Accordingly, these claims cannot form the basis for liability against the DA Defendants in their
official capacities.
Similarly, the claims against the DA Defendants in their individual capacities are
barred by the doctrine of absolute immunity. See Ying Jing Gan, 996 F.2d at 529. This
immunity “is broader than Eleventh Amendment immunity . . . and extends beyond the decision
of whether or not to prosecute.” Peterson, 469 F. Supp. 2d at 159. Absolute prosecutorial
immunity reflects the need “to preserve the integrity of the judicial process and . . . enable
zealous performance of prosecutorial duties . . . without the constant threat of legal reprisals.”
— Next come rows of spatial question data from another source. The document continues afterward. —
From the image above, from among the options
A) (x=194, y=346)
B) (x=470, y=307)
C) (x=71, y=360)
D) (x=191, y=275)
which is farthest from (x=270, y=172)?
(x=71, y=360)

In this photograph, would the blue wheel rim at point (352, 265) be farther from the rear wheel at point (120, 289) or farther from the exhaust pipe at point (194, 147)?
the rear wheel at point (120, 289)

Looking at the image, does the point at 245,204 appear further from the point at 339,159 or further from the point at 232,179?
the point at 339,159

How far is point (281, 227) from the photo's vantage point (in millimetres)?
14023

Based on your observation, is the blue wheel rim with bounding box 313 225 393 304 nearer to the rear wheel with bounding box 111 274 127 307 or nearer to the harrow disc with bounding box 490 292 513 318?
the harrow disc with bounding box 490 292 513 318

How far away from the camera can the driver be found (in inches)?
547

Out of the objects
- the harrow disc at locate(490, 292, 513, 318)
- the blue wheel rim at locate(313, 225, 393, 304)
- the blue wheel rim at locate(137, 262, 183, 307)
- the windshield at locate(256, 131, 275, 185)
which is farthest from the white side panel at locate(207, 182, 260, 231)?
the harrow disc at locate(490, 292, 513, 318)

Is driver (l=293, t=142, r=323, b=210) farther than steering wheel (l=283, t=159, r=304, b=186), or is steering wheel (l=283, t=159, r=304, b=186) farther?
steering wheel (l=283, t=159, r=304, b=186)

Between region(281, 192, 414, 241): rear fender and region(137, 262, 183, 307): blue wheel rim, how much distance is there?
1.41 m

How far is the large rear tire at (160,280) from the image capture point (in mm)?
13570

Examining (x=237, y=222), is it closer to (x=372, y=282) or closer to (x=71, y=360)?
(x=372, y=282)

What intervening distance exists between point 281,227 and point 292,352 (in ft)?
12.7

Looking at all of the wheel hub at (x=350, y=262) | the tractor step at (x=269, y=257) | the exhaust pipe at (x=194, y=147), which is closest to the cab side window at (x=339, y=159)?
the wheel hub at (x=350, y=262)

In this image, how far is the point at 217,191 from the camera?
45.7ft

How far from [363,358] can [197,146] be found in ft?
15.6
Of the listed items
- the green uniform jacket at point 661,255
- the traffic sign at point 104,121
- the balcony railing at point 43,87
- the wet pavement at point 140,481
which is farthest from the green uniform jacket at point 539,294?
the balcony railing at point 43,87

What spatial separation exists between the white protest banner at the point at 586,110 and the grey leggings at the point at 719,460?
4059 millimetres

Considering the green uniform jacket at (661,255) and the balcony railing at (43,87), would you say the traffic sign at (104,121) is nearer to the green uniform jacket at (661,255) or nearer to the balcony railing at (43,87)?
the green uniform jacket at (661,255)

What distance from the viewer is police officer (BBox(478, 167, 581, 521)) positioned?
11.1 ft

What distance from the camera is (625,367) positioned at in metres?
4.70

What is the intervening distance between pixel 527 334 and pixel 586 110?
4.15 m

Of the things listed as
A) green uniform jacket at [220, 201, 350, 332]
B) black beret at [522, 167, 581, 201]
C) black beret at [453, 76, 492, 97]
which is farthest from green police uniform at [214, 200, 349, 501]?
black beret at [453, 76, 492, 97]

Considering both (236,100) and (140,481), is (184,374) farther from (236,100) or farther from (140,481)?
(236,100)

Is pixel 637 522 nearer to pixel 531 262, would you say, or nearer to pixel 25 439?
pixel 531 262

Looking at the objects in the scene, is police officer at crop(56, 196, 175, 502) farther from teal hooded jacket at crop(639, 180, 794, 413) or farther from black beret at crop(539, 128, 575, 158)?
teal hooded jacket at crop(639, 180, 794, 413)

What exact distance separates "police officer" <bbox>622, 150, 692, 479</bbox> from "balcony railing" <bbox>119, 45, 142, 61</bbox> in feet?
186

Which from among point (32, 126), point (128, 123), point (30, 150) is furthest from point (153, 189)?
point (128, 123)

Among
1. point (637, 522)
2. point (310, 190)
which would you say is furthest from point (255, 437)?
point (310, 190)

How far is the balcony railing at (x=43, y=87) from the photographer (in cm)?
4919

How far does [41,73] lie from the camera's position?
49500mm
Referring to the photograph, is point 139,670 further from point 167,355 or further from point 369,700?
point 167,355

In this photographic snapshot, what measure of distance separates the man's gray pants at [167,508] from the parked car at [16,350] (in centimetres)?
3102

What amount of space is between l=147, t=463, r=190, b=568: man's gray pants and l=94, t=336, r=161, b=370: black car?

Pinaud v. Cty. of Suffolk, 52 F.3d 1139, 1147 (2d Cir. 1995). Prosecutors can claim absolute
immunity for “prosecutorial activities that are ‘intimately associated with the judicial phase of
the criminal process, [including] initiating a prosecution and [] presenting the state’s case.’”
Peterson, 469 F. Supp. 2d at 159 (quoting Imbler v. Pachtman, 424 U.S. 409, 430–31 (1976)).
Ultimately, absolute immunity covers “virtually all acts, regardless of motivation, associated
with [the DA’s] function as an advocate.” Dory v. Ryan, 25 F.3d 81, 83 (2d Cir. 1994).
Plaintiffs’ claims against the DA Defendants in their individual capacities are
based on conduct that falls squarely within the scope of absolute immunity. Specifically,
Plaintiffs allege that the DA Defendants conducted a subpar investigation and, as a result,
indicted innocent parties. These acts are exactly the type that courts in this circuit have
repeatedly found to be protected by the doctrine of absolute immunity. See, e.g. Bernard v. Cty.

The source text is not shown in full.